Scene question listing:
#####
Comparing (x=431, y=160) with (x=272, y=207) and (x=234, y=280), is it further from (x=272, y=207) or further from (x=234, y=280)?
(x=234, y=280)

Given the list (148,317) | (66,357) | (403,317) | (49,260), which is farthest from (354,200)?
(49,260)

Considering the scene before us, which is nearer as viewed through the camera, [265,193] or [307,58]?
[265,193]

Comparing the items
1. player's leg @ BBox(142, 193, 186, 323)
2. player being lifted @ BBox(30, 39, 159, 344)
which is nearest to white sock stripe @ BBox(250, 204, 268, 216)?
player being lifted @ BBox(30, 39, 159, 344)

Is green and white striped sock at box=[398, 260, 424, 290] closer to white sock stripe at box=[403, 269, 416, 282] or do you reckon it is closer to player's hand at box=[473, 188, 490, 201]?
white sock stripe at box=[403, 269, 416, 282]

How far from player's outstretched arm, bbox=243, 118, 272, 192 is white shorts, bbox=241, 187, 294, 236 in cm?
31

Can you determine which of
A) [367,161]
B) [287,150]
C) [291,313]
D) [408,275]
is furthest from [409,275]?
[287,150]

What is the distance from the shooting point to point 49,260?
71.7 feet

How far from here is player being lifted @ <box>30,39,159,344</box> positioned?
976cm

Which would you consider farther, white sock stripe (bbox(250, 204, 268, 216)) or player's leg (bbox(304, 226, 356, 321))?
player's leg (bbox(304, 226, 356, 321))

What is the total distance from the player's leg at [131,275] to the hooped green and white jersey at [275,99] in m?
#####
Copy the listing above verbatim, from start to finish.

Comparing (x=431, y=160) with (x=272, y=207) and (x=234, y=280), is it further from (x=272, y=207) or further from (x=234, y=280)?
(x=234, y=280)

Given the list (148,317) | (66,357) | (403,317) | (49,260), which is farthest from (354,200)?
(49,260)

Considering the scene before us, which is nearer as viewed through the camera, [265,193] or [307,58]?
[265,193]

Comparing the items
1. player's leg @ BBox(142, 193, 186, 323)
2. player being lifted @ BBox(30, 39, 159, 344)
which is nearest to white sock stripe @ BBox(250, 204, 268, 216)?
player being lifted @ BBox(30, 39, 159, 344)

Is green and white striped sock at box=[398, 260, 424, 290] closer to white sock stripe at box=[403, 269, 416, 282] or do you reckon it is closer to player's hand at box=[473, 188, 490, 201]?
white sock stripe at box=[403, 269, 416, 282]

How far from player's outstretched arm, bbox=243, 118, 272, 192 is white shorts, bbox=241, 187, 294, 236 in cm?
31

Can you determine which of
A) [367,161]
B) [287,150]
C) [291,313]
D) [408,275]
is furthest from [409,275]?
[287,150]

What is the distance from the shooting point to point 49,260?
71.7 feet

How far from here is player being lifted @ <box>30,39,159,344</box> positioned?
976cm

Which would you consider farther, white sock stripe (bbox(250, 204, 268, 216)) or player's leg (bbox(304, 226, 356, 321))?
player's leg (bbox(304, 226, 356, 321))

What is the total distance from the player's leg at [131,275] to the hooped green and white jersey at [275,99] in m?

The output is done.